Los Angeles, 1975. Joan Jett est une fille à part, elle rêve de devenir une star du Rock & Roll et fait de la guitare électrique là où les autres filles se contentent de gratter bien gentillement leur guitare sèche. Dans un bar spécialisé rock dur, elle rencontre un producteur à la mode, Kim Fowley, qui va voir en la jeune fille un potentiel non négligeable. Il perçoit que la prochaine tendance rock se portera sur les groupes feminins. Il présente Joan à Sandy West, batteuse, et ensemble elles décident de former ce qui sera le premier groupe de rock feminin. Kim pense alors qu’il leur faut un visage glamour et sexy, c’est là qu’entre en scène Cheri Currie , à peine quinze ans, qui va devenir l’emblème du groupe. Pour son plus grand malheur.
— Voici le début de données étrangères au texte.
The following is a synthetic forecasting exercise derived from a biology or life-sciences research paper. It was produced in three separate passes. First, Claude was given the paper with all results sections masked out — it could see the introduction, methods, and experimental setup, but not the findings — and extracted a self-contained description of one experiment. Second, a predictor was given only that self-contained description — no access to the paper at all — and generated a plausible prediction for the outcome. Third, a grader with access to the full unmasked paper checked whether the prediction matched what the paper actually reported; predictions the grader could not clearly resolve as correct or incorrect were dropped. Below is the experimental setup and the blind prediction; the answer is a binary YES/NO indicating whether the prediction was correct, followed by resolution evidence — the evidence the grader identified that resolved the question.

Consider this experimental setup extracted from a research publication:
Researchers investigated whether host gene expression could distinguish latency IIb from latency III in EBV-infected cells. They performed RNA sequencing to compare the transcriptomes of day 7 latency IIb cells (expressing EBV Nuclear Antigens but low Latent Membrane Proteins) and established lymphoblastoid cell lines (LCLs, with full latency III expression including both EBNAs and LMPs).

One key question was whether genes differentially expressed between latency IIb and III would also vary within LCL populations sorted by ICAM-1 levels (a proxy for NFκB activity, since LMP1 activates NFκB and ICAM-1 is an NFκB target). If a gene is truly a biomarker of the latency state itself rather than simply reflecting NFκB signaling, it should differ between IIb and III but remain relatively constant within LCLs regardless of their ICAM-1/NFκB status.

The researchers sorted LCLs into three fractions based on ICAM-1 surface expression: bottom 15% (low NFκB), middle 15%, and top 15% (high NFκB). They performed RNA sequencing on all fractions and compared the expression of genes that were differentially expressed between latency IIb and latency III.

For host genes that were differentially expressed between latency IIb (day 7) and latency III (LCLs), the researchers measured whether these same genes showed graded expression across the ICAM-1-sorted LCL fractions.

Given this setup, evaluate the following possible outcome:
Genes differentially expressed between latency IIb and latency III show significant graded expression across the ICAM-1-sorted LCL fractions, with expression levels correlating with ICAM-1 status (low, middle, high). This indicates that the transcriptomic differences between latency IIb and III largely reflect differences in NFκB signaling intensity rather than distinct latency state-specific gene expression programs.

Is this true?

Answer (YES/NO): NO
Je ne suis pas fan du groupe de Joan Jett et j’avoue que je suis peu sensible au look féminin version cuir noir et crachat à la garçonne. Elles sont mignonnes, mais boire des bières et vomir ses tripes entre deux concerts, que tu sois une fille ou un mec, c’est pas classe. Le film m’intéressait parce qu’il évoquait (enfin c’est ce que je croyais) la période des années 70. Période intéressante puisqu’en ce moment on a tendance à en faire une période bénie. Problème, le film se concentre sur cette histoire de groupe sans aller plus loin dans l’évocation de ses années 70. Résultat: le film n’est pas mal mais sans plus.